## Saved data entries
Segment Open

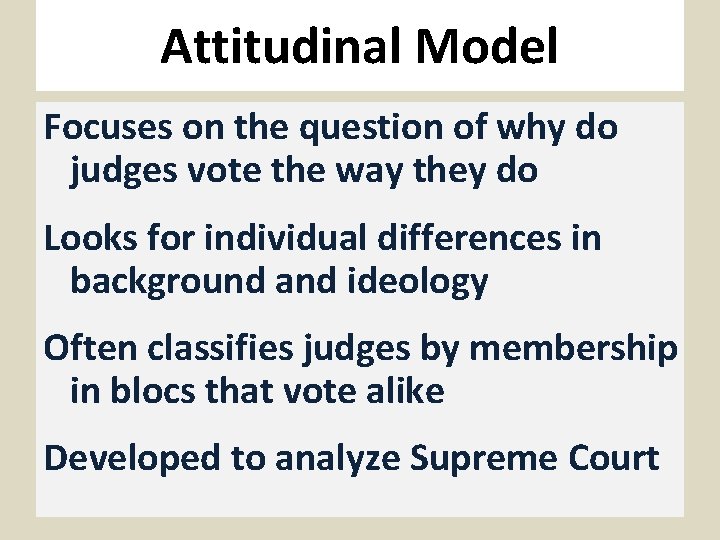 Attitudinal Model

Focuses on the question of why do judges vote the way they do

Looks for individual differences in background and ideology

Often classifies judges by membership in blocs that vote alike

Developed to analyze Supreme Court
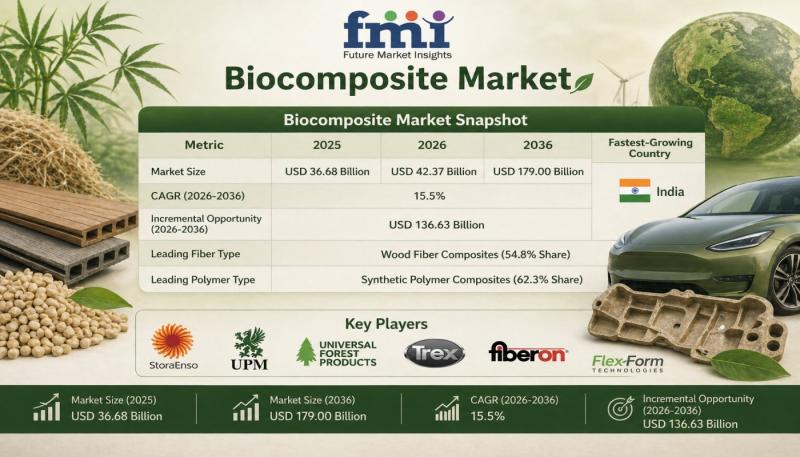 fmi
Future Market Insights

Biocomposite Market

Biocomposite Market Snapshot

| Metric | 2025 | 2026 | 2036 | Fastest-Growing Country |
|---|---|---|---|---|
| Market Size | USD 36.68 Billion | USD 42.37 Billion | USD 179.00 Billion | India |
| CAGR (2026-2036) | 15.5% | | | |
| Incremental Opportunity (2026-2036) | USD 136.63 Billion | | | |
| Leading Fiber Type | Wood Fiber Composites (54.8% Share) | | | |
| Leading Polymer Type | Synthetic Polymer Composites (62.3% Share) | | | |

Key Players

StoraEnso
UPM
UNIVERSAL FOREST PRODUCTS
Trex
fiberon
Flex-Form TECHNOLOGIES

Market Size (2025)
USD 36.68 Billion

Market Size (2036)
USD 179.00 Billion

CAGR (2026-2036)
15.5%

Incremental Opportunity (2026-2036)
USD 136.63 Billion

Segment Closed
Segment Open

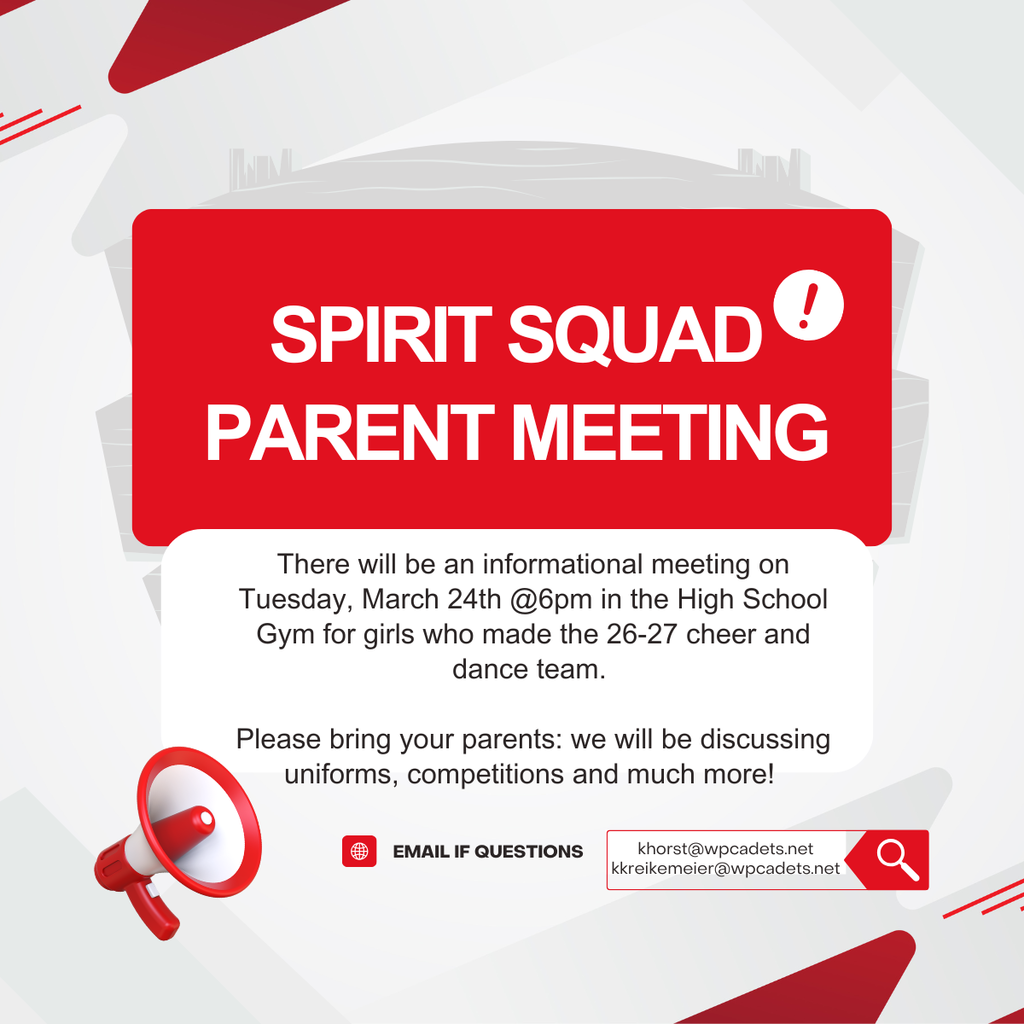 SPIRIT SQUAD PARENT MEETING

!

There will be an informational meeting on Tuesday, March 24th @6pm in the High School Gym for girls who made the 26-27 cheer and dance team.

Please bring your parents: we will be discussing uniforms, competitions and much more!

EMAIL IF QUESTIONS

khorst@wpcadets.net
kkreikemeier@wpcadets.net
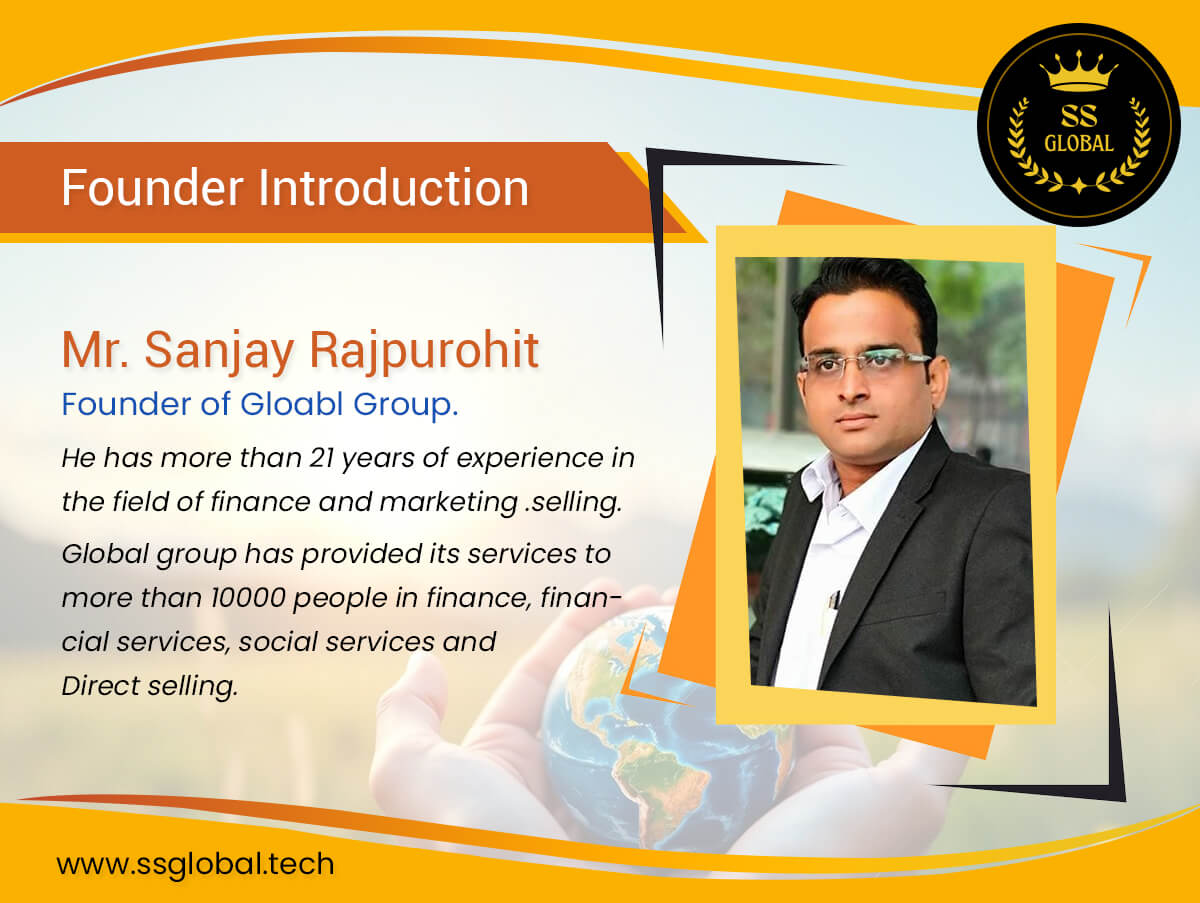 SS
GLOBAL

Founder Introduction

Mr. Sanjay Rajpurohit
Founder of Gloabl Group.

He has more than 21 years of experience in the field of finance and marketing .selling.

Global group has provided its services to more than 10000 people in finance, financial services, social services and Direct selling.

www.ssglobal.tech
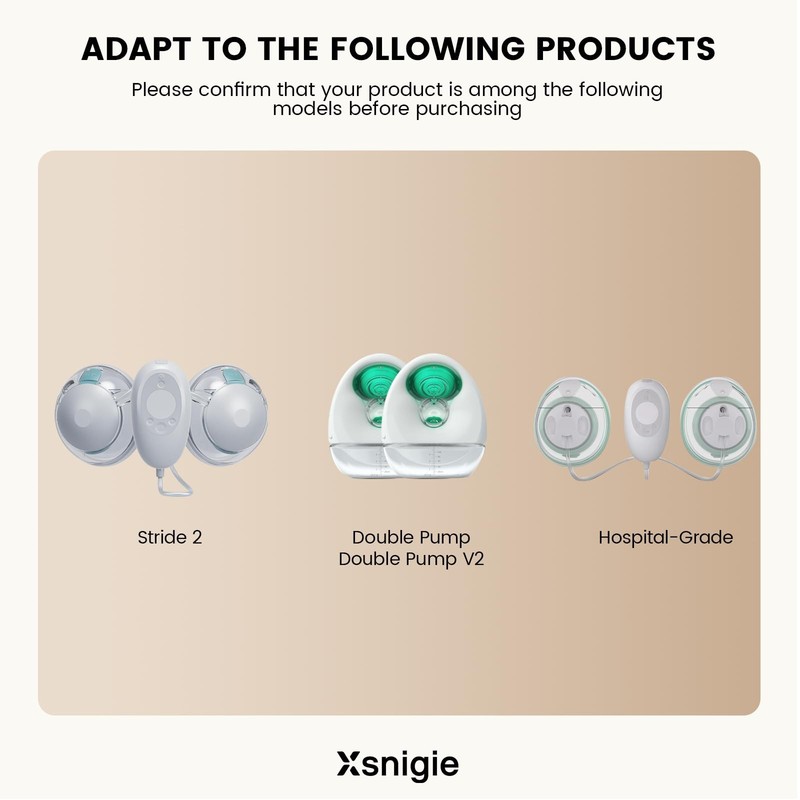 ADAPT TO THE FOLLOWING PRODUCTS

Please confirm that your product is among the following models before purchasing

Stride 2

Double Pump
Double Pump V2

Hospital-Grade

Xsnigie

Segment Closed
Segment Open

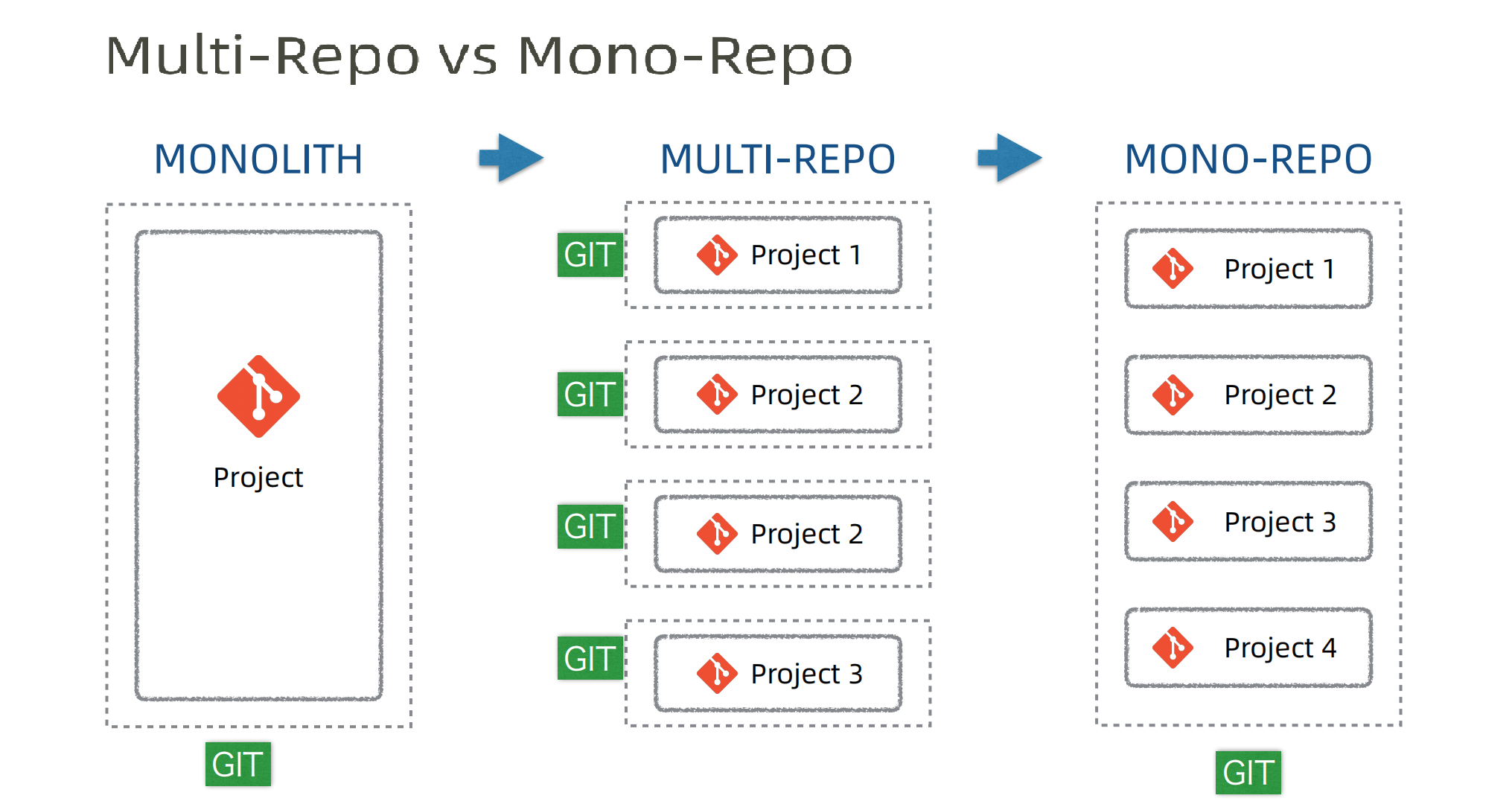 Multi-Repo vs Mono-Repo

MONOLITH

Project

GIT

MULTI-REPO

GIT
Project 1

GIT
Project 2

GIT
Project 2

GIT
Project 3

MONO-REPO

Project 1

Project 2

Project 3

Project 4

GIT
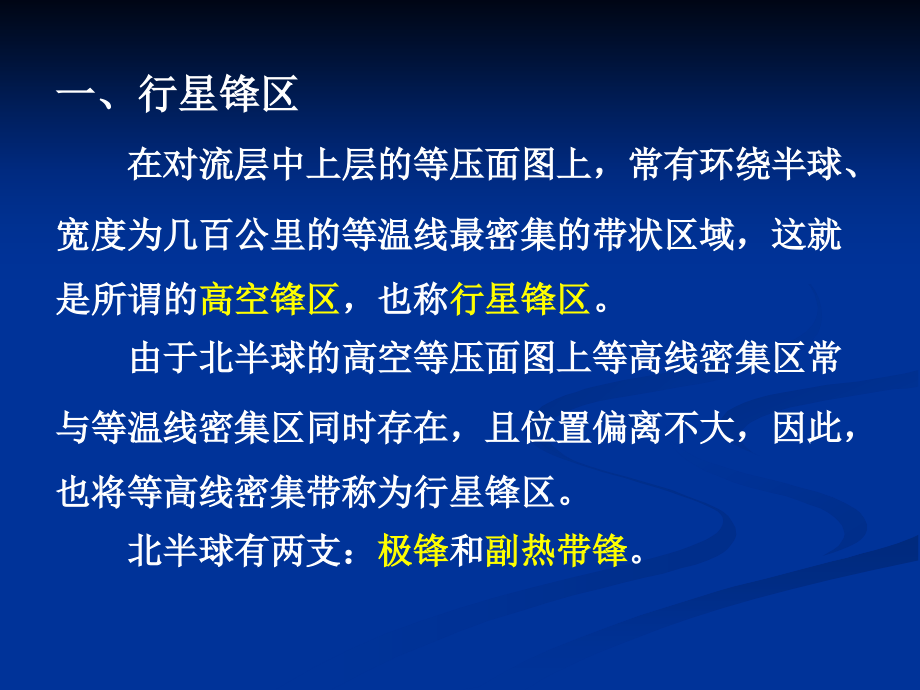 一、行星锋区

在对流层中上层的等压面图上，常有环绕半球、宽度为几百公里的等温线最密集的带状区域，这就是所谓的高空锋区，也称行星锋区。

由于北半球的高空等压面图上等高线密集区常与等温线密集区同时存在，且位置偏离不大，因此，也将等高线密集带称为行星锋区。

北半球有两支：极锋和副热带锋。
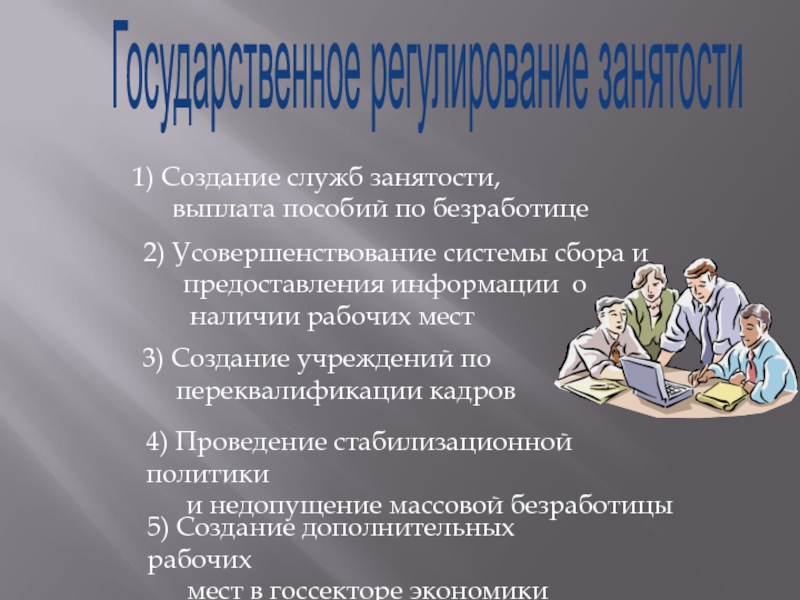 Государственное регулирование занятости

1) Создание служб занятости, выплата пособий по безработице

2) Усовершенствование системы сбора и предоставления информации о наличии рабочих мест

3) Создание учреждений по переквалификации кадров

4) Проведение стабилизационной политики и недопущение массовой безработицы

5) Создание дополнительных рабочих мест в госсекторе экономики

Segment Closed

Look above for the line holding "4) Проведение стабилизационной". Print it and every line after it, exactly, through the line holding "5) Создание дополнительных".

## Solution to this problem
4) Проведение стабилизационной политики и недопущение массовой безработицы

5) Создание дополнительных рабочих мест в госсекторе экономики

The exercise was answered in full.